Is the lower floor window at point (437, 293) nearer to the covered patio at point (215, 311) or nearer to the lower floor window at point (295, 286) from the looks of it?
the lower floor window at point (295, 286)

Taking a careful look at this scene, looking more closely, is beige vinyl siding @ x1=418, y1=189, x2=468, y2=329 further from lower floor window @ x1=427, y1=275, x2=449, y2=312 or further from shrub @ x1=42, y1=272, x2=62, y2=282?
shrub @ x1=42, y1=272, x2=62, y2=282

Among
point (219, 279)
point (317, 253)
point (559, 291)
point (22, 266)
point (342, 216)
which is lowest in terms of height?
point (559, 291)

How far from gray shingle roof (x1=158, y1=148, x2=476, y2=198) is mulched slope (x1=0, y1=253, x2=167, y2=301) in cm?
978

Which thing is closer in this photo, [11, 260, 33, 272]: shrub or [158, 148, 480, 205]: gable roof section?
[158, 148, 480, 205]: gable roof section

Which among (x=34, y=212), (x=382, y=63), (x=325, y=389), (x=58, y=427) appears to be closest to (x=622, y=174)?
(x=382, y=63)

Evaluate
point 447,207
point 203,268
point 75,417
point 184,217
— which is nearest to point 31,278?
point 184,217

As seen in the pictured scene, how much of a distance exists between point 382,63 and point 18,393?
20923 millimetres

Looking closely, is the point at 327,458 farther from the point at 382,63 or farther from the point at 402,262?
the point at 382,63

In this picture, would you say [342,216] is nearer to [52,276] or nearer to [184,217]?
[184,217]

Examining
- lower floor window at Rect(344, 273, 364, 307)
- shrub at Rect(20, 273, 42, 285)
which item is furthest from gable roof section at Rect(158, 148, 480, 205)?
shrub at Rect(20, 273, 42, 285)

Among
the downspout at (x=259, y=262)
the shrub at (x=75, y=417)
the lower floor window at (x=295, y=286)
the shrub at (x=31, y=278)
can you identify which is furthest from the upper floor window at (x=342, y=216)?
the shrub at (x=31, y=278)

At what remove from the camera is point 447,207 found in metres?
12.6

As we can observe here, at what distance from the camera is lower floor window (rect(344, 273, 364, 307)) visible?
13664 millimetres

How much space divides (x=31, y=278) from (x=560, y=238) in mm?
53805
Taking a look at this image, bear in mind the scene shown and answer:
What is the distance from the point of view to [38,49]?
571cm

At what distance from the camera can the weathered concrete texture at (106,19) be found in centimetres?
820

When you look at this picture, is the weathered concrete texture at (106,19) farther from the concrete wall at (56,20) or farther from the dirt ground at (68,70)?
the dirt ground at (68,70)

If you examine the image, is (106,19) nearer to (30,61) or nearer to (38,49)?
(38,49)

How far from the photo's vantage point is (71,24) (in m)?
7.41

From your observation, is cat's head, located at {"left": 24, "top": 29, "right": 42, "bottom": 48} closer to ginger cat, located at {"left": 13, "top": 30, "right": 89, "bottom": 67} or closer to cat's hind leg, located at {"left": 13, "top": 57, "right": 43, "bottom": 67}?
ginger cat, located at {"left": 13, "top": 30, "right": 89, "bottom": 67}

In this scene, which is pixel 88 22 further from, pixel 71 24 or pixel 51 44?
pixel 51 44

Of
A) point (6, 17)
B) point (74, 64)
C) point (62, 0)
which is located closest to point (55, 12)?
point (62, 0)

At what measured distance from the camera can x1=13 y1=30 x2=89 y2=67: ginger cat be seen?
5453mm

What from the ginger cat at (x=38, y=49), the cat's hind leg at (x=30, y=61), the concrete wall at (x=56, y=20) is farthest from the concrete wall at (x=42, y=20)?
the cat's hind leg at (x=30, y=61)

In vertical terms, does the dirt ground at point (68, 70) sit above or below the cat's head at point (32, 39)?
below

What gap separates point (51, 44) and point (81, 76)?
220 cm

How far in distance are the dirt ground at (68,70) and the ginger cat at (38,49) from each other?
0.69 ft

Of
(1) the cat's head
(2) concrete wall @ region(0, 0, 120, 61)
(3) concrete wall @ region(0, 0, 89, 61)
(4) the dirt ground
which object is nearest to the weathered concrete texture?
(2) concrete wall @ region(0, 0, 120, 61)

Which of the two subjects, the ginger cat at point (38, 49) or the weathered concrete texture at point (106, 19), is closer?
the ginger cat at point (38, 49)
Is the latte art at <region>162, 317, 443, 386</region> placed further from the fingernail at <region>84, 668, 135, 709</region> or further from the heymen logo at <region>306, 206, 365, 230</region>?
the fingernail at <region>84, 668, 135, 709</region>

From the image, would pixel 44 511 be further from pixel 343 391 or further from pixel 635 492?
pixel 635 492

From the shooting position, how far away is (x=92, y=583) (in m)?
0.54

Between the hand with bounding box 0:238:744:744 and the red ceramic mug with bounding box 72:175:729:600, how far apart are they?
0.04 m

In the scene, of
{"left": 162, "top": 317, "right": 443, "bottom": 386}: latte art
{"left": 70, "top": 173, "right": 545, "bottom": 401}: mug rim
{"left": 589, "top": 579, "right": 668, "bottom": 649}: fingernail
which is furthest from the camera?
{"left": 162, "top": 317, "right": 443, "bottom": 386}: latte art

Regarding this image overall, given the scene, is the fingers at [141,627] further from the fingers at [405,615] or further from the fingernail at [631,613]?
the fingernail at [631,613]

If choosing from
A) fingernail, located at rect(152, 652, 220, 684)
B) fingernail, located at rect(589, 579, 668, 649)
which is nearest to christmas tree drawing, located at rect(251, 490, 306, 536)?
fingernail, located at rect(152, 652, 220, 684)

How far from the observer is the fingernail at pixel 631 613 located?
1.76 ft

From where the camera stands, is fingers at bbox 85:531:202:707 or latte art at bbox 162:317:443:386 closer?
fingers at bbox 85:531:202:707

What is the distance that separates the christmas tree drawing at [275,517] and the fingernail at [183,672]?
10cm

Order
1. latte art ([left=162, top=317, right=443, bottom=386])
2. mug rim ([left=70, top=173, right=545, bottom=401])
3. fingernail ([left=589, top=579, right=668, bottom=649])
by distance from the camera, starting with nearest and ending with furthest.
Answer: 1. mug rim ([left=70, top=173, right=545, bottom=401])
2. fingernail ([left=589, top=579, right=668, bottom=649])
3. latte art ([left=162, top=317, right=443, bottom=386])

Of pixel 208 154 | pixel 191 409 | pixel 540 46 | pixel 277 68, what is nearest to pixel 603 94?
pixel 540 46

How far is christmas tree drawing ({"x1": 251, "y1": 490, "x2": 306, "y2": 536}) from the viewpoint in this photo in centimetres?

■ **Instructions for the task**: Set down, word for word, only the lines running from the line with "Regarding this image" to the last line of the listing above. Both of those lines belong in your answer.

■ **The output**:
Regarding this image overall, given the scene, is the fingers at [141,627] further from the fingers at [405,615] or further from the fingernail at [631,613]?
the fingernail at [631,613]

If choosing from
A) fingernail, located at rect(152, 652, 220, 684)
B) fingernail, located at rect(589, 579, 668, 649)
which is nearest to christmas tree drawing, located at rect(251, 490, 306, 536)?
fingernail, located at rect(152, 652, 220, 684)

How far from the observer is the fingernail at pixel 631 613 located?
1.76 ft

From where the camera stands, is fingers at bbox 85:531:202:707 or latte art at bbox 162:317:443:386 closer?
fingers at bbox 85:531:202:707

What is the distance that separates the christmas tree drawing at [275,517] and the fingernail at [183,672]?
10cm

Order
1. latte art ([left=162, top=317, right=443, bottom=386])
2. mug rim ([left=70, top=173, right=545, bottom=401])
3. fingernail ([left=589, top=579, right=668, bottom=649])
by distance from the camera, starting with nearest and ending with furthest.
Answer: 1. mug rim ([left=70, top=173, right=545, bottom=401])
2. fingernail ([left=589, top=579, right=668, bottom=649])
3. latte art ([left=162, top=317, right=443, bottom=386])

Of pixel 208 154 | pixel 191 409 | pixel 540 46 | pixel 277 68, what is nearest to pixel 603 94?
pixel 540 46

How far is christmas tree drawing ({"x1": 251, "y1": 490, "x2": 306, "y2": 536}) from the viewpoint in this photo in centimetres?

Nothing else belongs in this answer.